I took some time out from walking around the exhibition to sit down in the Poss Family Mediatheque to take another look at the art of McGee in videos, photographs and text on an interactive screen while looking out the window to Boston’s bay. This gave more depth to the exhibition and meant that I wasn’t on my feet the whole time.

Barry McGee 3

“I can live with the rats but I can’t live with graffiti” says a local resident quoted in The Boston TAB 7/8/90. You can get diseases from rats, like the plague, but I’ve never heard of anyone dying from exposure to graffiti. In the NYC flat that I was staying in last week the cat was sitting proudly behind the cockroach that it had killed.

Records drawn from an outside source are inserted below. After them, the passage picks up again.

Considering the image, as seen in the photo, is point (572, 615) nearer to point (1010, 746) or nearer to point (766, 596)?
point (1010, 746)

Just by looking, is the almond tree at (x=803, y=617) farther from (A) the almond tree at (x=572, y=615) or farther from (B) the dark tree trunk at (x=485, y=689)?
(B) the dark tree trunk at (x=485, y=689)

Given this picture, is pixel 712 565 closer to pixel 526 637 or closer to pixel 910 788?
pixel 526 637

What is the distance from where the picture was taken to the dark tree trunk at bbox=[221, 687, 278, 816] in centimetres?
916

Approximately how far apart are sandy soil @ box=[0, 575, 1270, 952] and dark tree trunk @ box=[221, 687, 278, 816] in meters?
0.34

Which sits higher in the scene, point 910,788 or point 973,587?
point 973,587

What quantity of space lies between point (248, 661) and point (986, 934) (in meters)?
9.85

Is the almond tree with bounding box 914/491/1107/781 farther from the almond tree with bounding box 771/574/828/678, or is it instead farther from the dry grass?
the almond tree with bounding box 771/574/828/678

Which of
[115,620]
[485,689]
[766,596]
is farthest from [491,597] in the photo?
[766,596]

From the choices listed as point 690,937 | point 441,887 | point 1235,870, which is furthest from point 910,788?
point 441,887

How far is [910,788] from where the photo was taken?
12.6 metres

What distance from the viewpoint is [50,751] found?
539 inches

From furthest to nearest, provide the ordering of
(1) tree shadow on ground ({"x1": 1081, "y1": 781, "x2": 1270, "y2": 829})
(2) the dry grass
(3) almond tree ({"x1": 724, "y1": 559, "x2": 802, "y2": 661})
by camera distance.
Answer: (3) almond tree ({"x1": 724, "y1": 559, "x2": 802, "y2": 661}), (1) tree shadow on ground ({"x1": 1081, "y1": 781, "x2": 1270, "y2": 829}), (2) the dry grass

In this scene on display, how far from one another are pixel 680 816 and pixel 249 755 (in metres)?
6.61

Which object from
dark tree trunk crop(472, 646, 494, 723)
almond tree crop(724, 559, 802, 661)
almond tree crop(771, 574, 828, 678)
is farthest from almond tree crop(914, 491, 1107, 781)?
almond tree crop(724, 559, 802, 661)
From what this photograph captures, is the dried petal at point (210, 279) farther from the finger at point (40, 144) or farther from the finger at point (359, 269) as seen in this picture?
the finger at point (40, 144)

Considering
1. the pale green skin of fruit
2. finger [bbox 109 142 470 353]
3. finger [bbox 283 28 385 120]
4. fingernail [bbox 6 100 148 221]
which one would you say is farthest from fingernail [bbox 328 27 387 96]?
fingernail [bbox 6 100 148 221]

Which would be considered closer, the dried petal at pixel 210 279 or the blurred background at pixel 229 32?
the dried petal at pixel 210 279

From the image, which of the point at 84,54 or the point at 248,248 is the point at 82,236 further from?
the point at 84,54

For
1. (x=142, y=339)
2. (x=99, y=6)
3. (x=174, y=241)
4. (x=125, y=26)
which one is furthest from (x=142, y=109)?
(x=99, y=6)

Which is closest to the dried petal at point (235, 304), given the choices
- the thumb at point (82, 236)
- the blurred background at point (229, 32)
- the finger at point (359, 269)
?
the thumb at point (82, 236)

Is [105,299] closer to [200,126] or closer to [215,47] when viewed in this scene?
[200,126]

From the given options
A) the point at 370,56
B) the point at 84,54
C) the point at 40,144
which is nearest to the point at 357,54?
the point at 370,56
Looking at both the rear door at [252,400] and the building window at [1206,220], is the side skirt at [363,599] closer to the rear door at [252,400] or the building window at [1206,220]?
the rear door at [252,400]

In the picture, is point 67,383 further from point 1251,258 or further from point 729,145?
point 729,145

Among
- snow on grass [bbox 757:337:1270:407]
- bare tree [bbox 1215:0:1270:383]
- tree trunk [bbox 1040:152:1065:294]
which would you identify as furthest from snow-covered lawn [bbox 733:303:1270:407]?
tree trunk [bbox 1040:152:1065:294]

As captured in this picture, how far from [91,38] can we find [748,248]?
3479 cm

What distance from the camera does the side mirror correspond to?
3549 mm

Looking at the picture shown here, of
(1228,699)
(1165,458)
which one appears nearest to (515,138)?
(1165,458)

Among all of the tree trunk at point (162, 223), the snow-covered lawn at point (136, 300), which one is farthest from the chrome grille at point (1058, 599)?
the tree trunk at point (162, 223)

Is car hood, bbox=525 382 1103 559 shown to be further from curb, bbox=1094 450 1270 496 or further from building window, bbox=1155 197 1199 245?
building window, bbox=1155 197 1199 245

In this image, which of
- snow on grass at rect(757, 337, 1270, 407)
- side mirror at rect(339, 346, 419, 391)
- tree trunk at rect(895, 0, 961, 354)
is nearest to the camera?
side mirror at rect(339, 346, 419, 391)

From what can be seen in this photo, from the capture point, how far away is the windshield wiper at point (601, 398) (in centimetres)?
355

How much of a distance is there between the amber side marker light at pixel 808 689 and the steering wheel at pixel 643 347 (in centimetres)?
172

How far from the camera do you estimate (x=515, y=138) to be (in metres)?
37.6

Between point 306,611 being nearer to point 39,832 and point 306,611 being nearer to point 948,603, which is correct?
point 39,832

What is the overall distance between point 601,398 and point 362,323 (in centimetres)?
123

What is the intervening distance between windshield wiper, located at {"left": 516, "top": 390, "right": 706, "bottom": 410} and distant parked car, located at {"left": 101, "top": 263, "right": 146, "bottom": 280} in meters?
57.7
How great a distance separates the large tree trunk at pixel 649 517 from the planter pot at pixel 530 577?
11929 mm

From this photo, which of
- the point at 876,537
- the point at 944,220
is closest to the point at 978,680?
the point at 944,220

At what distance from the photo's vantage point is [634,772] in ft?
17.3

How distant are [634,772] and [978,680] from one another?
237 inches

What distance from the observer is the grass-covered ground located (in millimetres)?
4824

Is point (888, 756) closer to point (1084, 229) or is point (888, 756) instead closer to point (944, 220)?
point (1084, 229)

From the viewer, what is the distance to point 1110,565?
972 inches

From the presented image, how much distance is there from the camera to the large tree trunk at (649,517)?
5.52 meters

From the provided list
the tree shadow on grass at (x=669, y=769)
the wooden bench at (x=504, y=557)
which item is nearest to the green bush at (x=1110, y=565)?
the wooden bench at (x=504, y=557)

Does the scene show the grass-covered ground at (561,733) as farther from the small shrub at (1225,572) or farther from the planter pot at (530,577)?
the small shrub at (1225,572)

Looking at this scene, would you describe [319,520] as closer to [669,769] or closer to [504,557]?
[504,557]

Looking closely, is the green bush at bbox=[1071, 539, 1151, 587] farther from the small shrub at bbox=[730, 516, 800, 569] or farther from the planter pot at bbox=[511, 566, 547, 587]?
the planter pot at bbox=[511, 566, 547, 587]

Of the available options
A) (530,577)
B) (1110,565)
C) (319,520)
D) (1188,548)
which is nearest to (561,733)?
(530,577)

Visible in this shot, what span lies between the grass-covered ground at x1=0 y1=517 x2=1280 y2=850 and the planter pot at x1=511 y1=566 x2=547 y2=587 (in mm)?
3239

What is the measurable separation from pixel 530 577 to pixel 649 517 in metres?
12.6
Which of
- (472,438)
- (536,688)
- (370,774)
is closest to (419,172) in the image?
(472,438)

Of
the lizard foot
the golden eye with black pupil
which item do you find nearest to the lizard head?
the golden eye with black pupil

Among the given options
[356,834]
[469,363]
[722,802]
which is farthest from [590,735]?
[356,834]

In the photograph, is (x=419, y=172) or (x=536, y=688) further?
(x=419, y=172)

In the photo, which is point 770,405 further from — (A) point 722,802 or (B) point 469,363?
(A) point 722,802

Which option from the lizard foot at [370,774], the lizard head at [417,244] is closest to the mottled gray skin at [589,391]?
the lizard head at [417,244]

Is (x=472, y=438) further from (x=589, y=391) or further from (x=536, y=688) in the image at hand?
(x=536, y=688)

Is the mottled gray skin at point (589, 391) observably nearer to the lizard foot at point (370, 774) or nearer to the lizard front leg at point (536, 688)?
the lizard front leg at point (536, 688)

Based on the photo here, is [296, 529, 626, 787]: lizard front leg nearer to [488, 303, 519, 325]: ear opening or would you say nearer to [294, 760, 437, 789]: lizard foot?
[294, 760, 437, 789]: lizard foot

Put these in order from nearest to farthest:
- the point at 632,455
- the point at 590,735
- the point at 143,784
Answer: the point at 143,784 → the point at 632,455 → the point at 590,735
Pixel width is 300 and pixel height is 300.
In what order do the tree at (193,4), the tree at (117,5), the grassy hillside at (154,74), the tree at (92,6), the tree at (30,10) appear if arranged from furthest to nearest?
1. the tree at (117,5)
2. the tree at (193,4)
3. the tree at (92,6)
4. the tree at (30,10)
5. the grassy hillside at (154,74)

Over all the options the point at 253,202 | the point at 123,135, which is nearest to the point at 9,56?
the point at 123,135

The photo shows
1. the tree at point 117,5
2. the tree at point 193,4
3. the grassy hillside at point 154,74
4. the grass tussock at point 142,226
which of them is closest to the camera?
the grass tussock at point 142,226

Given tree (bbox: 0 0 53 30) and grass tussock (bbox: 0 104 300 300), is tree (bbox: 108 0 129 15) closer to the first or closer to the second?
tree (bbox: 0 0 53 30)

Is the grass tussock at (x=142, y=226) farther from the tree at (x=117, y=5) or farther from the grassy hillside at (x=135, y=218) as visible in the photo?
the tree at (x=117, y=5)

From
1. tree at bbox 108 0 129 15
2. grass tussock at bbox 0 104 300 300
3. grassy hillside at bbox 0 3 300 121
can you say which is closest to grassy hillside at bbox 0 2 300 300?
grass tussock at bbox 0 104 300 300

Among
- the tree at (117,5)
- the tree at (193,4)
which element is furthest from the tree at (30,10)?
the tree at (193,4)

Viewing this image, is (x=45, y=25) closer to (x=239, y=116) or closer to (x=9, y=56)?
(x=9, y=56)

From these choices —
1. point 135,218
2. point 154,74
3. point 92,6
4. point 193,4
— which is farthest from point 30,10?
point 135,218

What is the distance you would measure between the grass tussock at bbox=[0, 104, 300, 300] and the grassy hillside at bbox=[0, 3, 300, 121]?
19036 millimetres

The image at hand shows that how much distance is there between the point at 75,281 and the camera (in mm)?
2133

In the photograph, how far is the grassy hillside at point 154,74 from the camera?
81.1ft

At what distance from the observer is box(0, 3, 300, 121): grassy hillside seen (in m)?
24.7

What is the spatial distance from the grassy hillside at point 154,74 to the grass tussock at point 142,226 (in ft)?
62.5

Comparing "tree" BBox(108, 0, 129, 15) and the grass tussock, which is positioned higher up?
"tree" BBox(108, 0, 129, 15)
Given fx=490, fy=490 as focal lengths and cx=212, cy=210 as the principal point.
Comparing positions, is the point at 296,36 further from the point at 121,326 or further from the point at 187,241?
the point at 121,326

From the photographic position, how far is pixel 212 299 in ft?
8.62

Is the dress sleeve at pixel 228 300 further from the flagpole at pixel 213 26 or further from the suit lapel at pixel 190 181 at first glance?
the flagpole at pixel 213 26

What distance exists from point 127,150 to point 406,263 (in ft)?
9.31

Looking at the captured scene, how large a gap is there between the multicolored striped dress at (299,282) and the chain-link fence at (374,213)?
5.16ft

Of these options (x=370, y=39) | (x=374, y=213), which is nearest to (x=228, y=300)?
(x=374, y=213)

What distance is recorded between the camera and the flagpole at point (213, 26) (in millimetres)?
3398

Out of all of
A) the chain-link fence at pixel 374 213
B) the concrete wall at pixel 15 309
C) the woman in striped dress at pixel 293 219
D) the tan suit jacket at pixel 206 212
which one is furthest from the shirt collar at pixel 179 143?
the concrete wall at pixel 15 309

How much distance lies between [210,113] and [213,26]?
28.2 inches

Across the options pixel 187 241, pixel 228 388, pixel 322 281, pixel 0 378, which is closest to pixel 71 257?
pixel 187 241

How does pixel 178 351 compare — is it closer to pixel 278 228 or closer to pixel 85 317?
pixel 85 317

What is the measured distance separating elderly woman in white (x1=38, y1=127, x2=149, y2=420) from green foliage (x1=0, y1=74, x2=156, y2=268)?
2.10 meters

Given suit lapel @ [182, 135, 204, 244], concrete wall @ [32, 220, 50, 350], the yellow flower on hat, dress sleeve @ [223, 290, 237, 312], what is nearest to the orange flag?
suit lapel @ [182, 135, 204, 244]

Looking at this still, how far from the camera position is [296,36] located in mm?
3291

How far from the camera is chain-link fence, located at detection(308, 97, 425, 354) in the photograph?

The constitution of the USA does not include private property as an inalienable right; the inalienable rights (those that a person cannot be alienated from are life, liberty and the pursuit of happiness). Life, liberty and the pursuit of happiness seems like surfing and the art of Barry McGee.

This exhibition at the ICA Boston is billed as “the first-ever retrospective of acclaimed artist Barry McGee” expecting that there will be more, I hope there will be.